Here's an example of a similar example that only involves user-defined type classes instead of Nums. Maybe this makes things clearer for you:
class Foo a where
foo :: a
class Foo a => Bar a where
bar :: a
combine :: a -> a -> a
Through the above type classes we now have the following methods:
foo :: Foo a => a
bar :: Bar a => a
combine :: Bar a => a -> a -> a
So now let's try to combine foo and bar like this:
combine foo bar
This is roughly equivalent to you trying to add 1 (of type Num a => a) and 1.0 (of type Fractional a => a) in your example. And just like your example, this works fine and has the type Bar a => a.

Type classes are very much not like OO classes, this can't be overemphasized.
In particular, “if 1.0 turned into Num” doesn't make any sense. Num is a type class, not a type, so nothing can ever “turn into a Num”. In fact, nothing ever turns into something else at all in Haskell – everything has a concrete type, that is fixed.
Now you ask, how do polymorphic functions work then? Well, it's called parametric polymorphism for a reason: what seems to be an “arbitrary type a” is really a type parameter. Like a function parameter, these aren't variables in the sense that they can ever change their value after the fact, but they are variable in the sense that the caller of the function is allowed to choose any particular “type value” for a – provided it fulfills the type-class constraint.
So in a sense, the literal 1 is a function: it accepts a type argument a, and returns a value 1 :: a. What it requires is that a is in class Num.
Then we have (+) and 1.0, both of which also need that same a argument. (+) again requires Num, nothing new; but 1.0 requires Fractional a. So all in all, 1 + 1.0 is a function that accepts “three copies of” the type argument a, and requires
Num a
Num a
Fractional a – which also requires Num a because Num is superclass of Fractional.

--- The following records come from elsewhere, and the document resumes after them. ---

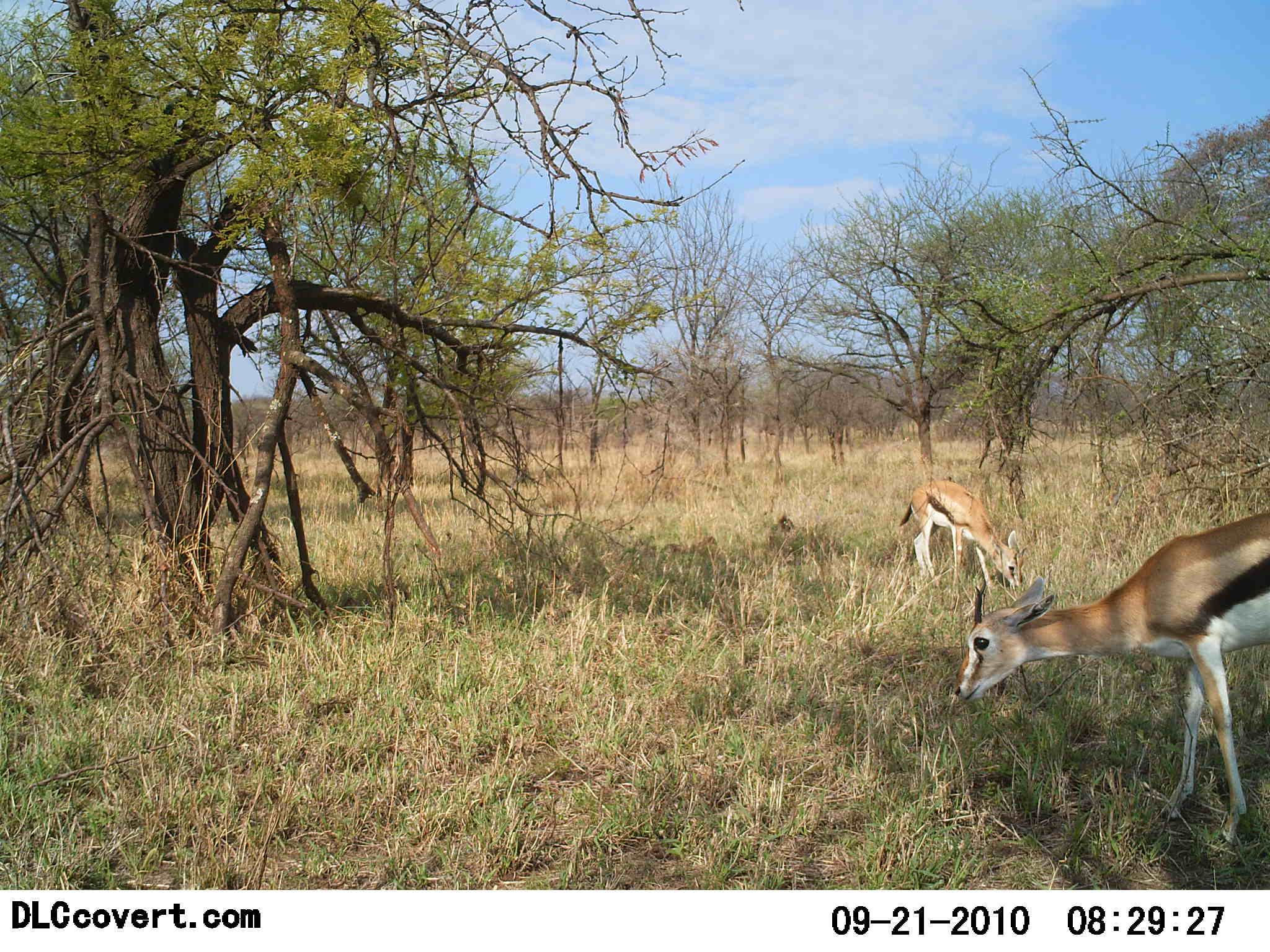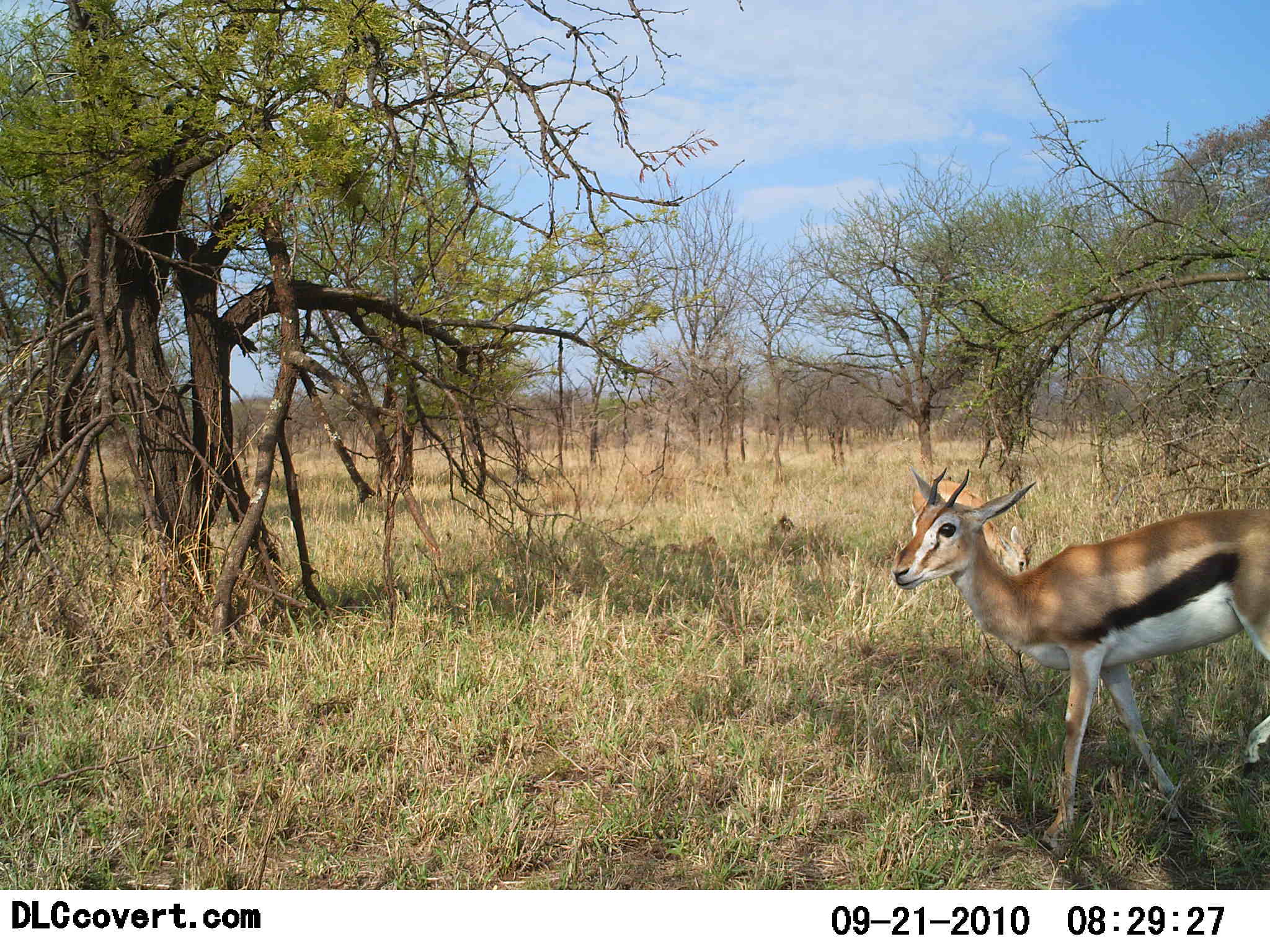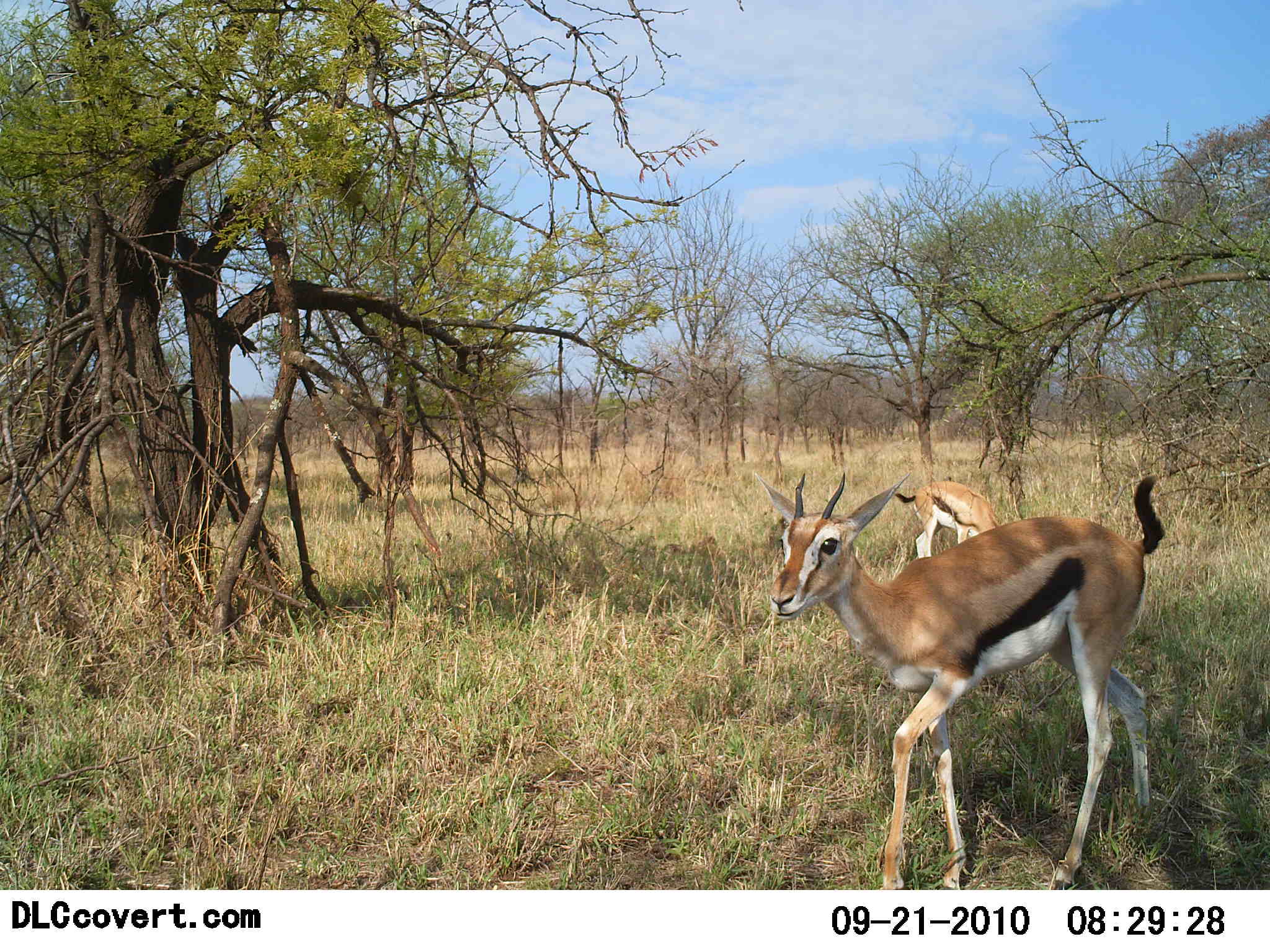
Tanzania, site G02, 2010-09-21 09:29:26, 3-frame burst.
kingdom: Animalia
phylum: Chordata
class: Mammalia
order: Artiodactyla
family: Bovidae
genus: Eudorcas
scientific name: Eudorcas thomsonii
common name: thomson's gazelle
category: gazellethomsons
Gazellethomsons (thomson's gazelle) (Eudorcas thomsonii), count 2. Behavior (volunteer vote fractions): standing 21%, resting 0%, moving 64%, interacting 7%. Young present (vote fraction): 0%. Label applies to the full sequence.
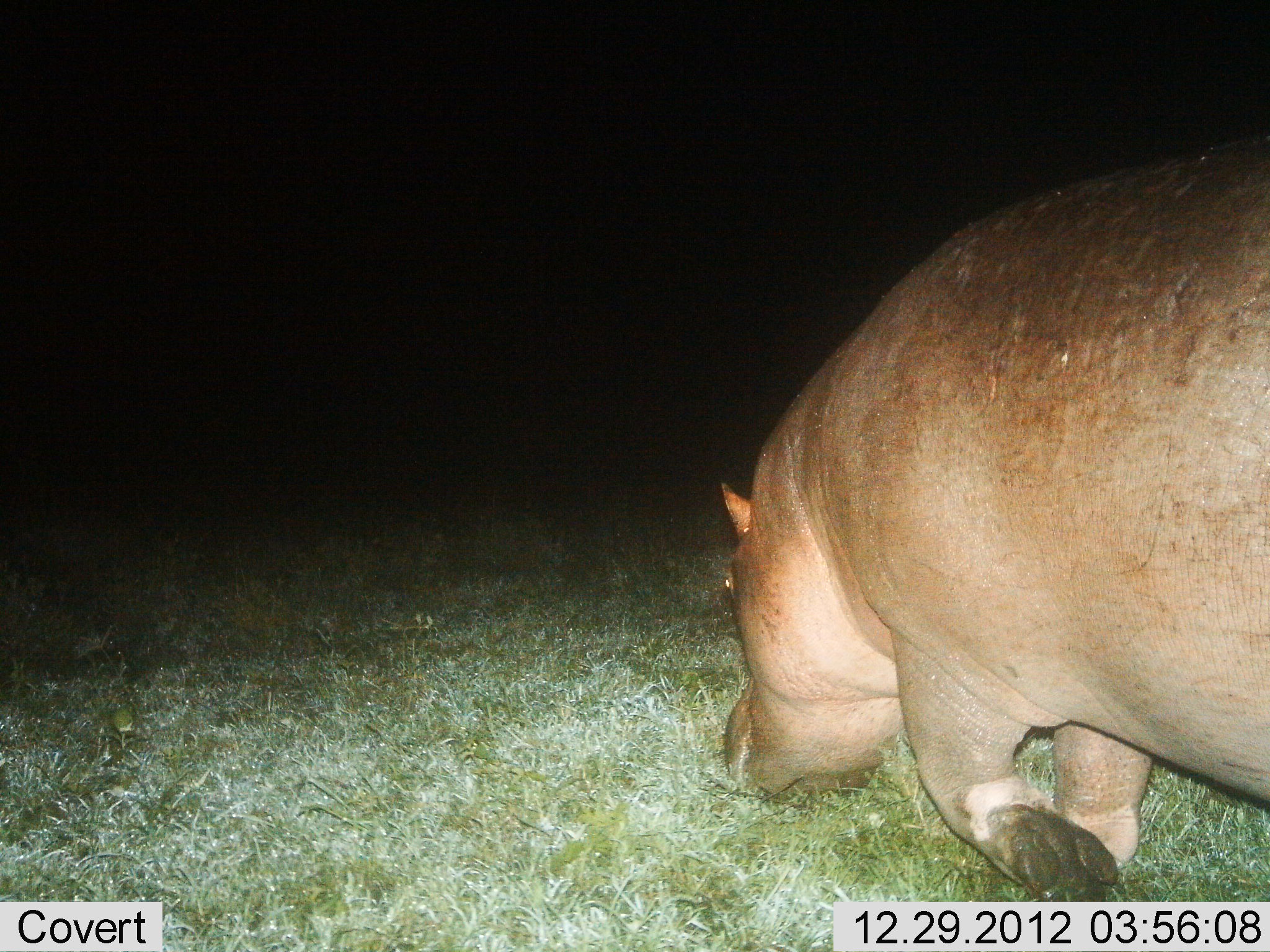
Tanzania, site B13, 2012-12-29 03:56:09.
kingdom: Animalia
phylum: Chordata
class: Mammalia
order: Artiodactyla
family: Hippopotamidae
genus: Hippopotamus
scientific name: Hippopotamus amphibius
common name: hippopotamus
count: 1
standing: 0%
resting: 0%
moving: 73%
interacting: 0%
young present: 0%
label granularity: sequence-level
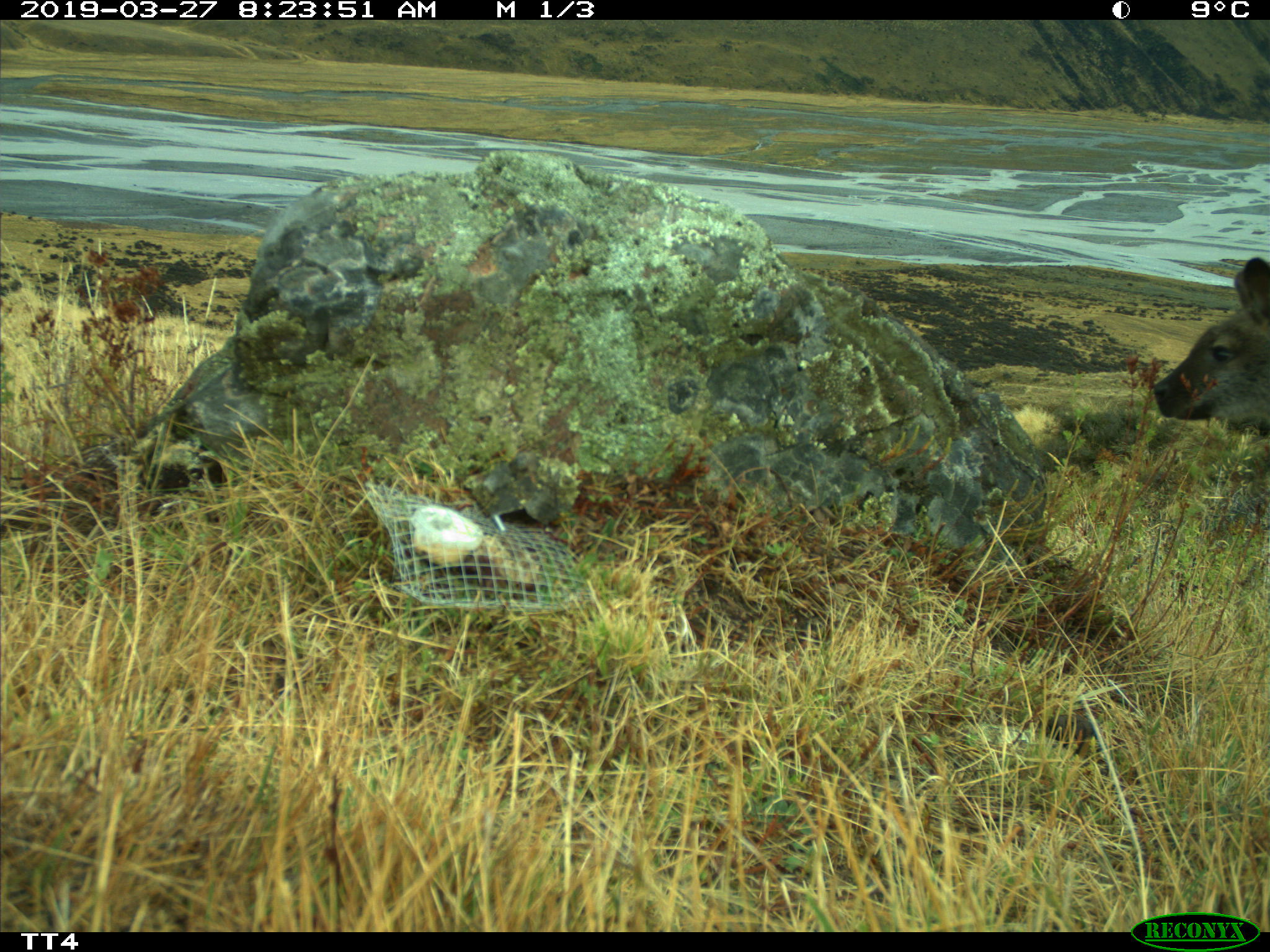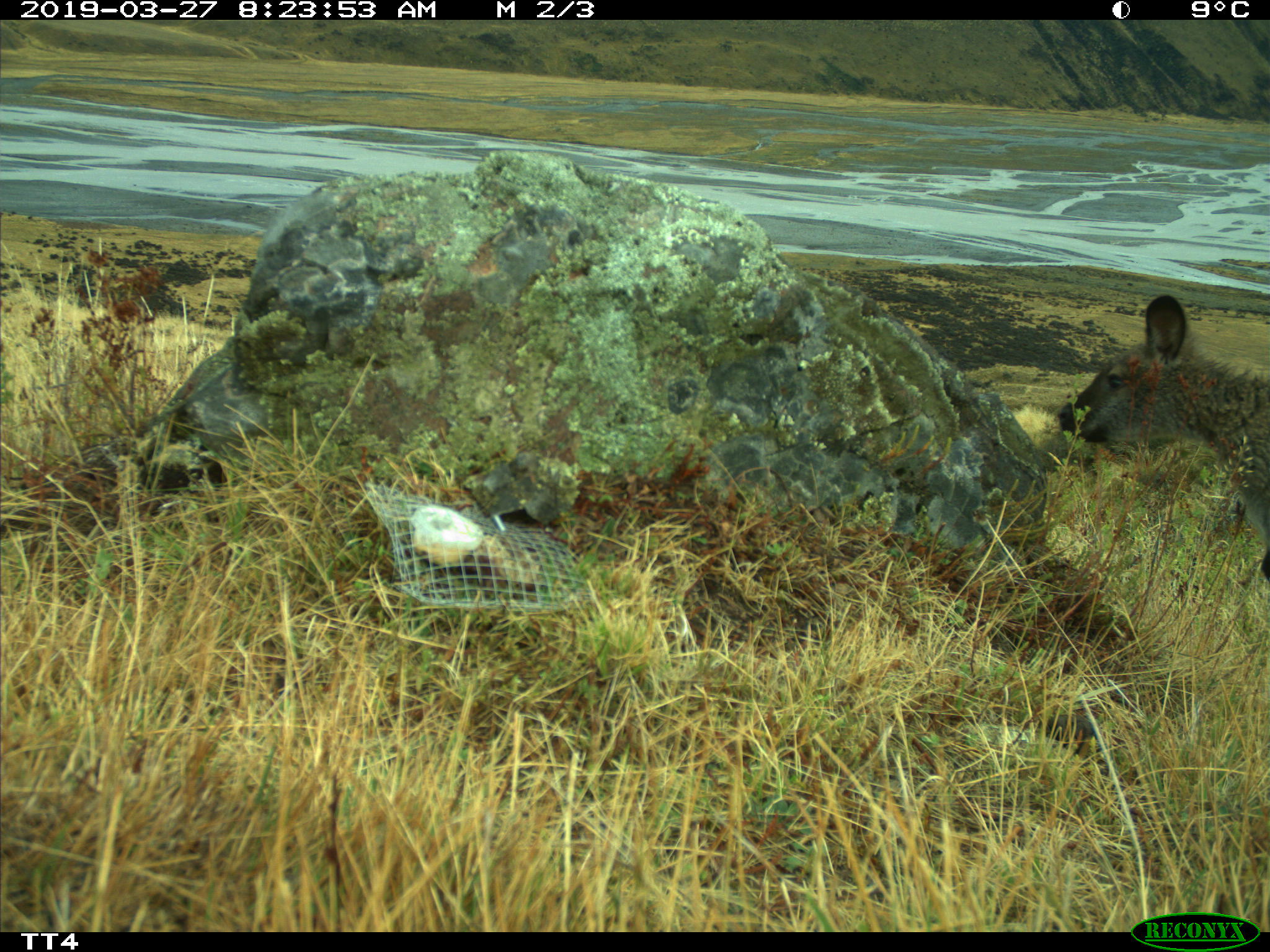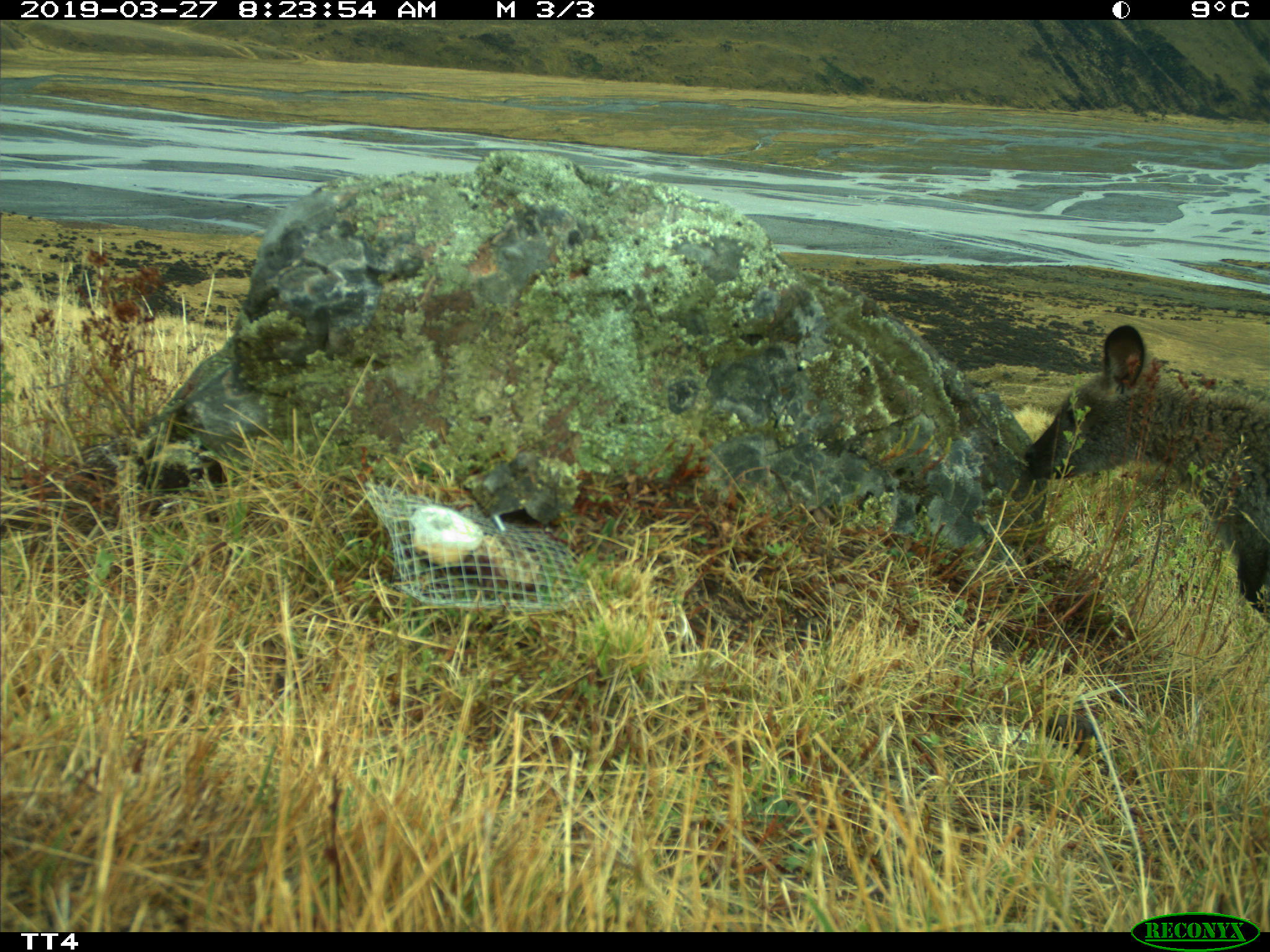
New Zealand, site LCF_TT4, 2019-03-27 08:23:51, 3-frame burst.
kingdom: Animalia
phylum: Chordata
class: Mammalia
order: Diprotodontia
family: Macropodidae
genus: Notamacropus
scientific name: Notamacropus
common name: wallaby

It would be pretty awkward if we actually had to write the type out as
(1 + 1.0) :: (Num a, Num a, Fractional a, Num a) => a
so it is allowed to leave out the redundant constraints, only leaving Fractional a, which implies all the rest. What we can't do is only leave one of the Num constraints, because that would not imply Fractional.

Number 1 (which technically stands for fromInteger applied to the Integer value 1) belongs to all the types in class Num.
All the types in class Fractional belong to class Num as well.
Ergo,
Number 1 belongs to all the types in class Fractional.